II wojna światowa była dla willi łaskawa i budynek przetrwał wojenne burze bez większych szkód. Co prawda został przez Niemców skonfiskowany, ale nadal służył letnikom, tyle że nie Polakom. I TU CIEKAWOSTKA:dysponujemy oryginalną księgą meldunkową z lat 1941-1943. Kolejne karty ktoś powyrywał, ale dla szperaczy i pasjonatów historii księga do wglądu - tyle że by ją czytać, trzeba znać niemiecki.

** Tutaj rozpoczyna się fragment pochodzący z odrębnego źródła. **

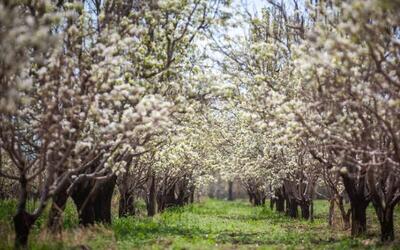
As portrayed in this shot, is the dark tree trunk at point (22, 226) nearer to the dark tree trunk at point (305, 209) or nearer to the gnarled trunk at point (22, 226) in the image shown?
the gnarled trunk at point (22, 226)

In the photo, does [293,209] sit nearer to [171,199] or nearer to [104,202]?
[171,199]

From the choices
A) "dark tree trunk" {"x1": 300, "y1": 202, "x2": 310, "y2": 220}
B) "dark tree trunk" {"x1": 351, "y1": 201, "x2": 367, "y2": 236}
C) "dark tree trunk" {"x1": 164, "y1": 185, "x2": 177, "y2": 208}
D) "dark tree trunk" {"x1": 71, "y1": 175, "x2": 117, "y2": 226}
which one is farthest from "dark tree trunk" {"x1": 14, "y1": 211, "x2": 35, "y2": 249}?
"dark tree trunk" {"x1": 164, "y1": 185, "x2": 177, "y2": 208}

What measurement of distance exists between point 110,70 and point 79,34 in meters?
1.07


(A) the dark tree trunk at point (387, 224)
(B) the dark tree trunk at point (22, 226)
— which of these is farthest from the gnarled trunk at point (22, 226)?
(A) the dark tree trunk at point (387, 224)

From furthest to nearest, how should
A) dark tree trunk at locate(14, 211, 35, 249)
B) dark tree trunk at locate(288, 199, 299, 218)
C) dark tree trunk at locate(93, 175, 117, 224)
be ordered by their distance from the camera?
dark tree trunk at locate(288, 199, 299, 218)
dark tree trunk at locate(93, 175, 117, 224)
dark tree trunk at locate(14, 211, 35, 249)

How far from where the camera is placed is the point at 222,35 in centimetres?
1769

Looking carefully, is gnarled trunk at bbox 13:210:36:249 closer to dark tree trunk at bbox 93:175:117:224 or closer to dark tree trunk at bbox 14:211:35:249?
dark tree trunk at bbox 14:211:35:249

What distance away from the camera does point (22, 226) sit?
1205 centimetres

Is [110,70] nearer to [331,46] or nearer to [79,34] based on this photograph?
[79,34]

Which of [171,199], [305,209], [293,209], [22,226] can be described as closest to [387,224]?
[22,226]

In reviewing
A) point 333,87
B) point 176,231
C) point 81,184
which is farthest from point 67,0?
point 176,231

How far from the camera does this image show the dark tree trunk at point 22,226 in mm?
11977

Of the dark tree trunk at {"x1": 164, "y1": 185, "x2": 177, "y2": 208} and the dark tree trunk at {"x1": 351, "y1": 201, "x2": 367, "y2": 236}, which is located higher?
the dark tree trunk at {"x1": 164, "y1": 185, "x2": 177, "y2": 208}

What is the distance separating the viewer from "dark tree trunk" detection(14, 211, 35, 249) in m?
12.0
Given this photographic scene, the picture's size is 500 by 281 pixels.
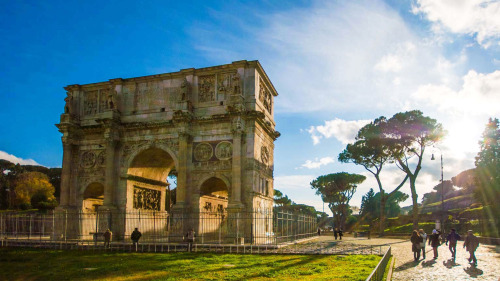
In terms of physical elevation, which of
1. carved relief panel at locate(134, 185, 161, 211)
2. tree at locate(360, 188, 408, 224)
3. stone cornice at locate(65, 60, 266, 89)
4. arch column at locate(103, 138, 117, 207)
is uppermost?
stone cornice at locate(65, 60, 266, 89)

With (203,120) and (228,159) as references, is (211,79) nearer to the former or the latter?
(203,120)

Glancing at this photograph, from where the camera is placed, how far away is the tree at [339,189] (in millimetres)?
57188

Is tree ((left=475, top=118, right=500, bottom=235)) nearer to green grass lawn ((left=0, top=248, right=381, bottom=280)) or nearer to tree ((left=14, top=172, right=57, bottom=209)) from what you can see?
green grass lawn ((left=0, top=248, right=381, bottom=280))

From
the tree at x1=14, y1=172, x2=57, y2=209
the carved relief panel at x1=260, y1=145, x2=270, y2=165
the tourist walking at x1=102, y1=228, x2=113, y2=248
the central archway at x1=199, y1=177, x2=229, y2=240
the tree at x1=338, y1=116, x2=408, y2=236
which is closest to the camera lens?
the tourist walking at x1=102, y1=228, x2=113, y2=248

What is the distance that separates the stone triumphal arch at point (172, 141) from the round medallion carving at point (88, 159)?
0.07m

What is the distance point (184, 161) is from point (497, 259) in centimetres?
1613

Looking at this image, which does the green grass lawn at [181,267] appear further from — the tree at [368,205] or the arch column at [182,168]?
the tree at [368,205]

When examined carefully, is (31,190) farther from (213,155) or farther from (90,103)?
(213,155)

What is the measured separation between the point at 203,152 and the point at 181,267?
40.9 ft

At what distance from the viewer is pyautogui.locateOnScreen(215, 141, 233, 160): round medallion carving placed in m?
24.2

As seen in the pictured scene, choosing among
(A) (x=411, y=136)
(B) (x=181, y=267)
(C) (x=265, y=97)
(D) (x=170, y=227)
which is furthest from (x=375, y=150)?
(B) (x=181, y=267)

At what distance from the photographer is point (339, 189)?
189 feet

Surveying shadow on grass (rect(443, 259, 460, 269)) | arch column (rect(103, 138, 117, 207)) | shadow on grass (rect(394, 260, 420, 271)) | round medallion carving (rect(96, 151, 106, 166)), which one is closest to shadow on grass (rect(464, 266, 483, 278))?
shadow on grass (rect(443, 259, 460, 269))

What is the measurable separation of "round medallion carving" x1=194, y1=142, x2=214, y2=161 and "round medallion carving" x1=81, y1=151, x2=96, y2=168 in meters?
7.23
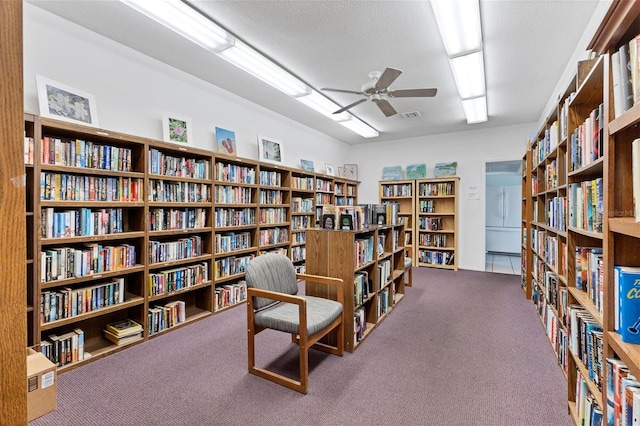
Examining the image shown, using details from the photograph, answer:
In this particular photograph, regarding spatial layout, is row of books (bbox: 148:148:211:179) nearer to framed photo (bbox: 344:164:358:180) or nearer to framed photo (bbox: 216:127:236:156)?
framed photo (bbox: 216:127:236:156)

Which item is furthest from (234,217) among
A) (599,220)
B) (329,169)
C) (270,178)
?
(599,220)

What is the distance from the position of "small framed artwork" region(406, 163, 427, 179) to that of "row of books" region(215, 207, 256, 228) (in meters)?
3.74

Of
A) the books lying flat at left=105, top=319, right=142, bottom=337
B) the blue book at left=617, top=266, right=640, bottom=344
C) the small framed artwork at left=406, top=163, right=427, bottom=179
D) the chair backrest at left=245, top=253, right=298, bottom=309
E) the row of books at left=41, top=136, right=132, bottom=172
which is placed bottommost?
the books lying flat at left=105, top=319, right=142, bottom=337

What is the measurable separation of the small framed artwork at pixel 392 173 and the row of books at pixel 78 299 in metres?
5.32

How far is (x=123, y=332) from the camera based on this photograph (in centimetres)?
260

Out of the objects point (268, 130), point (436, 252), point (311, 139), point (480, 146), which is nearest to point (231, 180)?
point (268, 130)

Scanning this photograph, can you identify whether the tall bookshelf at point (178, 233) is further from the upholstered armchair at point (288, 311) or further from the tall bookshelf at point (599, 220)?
the tall bookshelf at point (599, 220)

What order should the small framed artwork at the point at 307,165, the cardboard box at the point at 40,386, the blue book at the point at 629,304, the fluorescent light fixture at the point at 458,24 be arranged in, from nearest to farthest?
the blue book at the point at 629,304 < the cardboard box at the point at 40,386 < the fluorescent light fixture at the point at 458,24 < the small framed artwork at the point at 307,165

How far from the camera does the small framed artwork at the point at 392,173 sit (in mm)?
6453

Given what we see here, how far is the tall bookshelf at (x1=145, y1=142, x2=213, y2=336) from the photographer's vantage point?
288cm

Po wojnie pensjonat został zakupiony przez K. Guziura, właściciela willi „Beskid”, a lata powojenne to czas, gdy budynek przeistoczył się w ośrodek wypoczynkowy zakładów pracowniczych. Właścicielami były Rejon Dróg Wodnych w Zabrzu, Przedsiębiorstwo Rolno-Przemysłowe w Tychach, czy też Zakład Budowlano-Wodno-Inżynieryjny w Mikołowie. Aż do lat 90. willa pełniła rolę ośrodka ludu pracującego Śląska. Potem powróciła w prywatne ręce i jest w nich do dziś.
Czasy się zmieniają, ale jedno pozostaje niezmienne: Willa Lotos zawsze służyła i służy turystom. Każdy z nich pozostawił tu cząstkę swojej dobrej energii, którą czują kolejni odwiedzający. Wszyscy goście będą mile widziani, a szczególną uwagą i estymą darzymy tych, którzy kochają Beskidy. Każdy, kto będzie chciał pójść w góry, poznać okolicę, zwiedzić Wisłę, Ustroń bądź Cieszyn, może liczyć na naszą radę i pomoc. Lepszych doradców nie znajdziecie.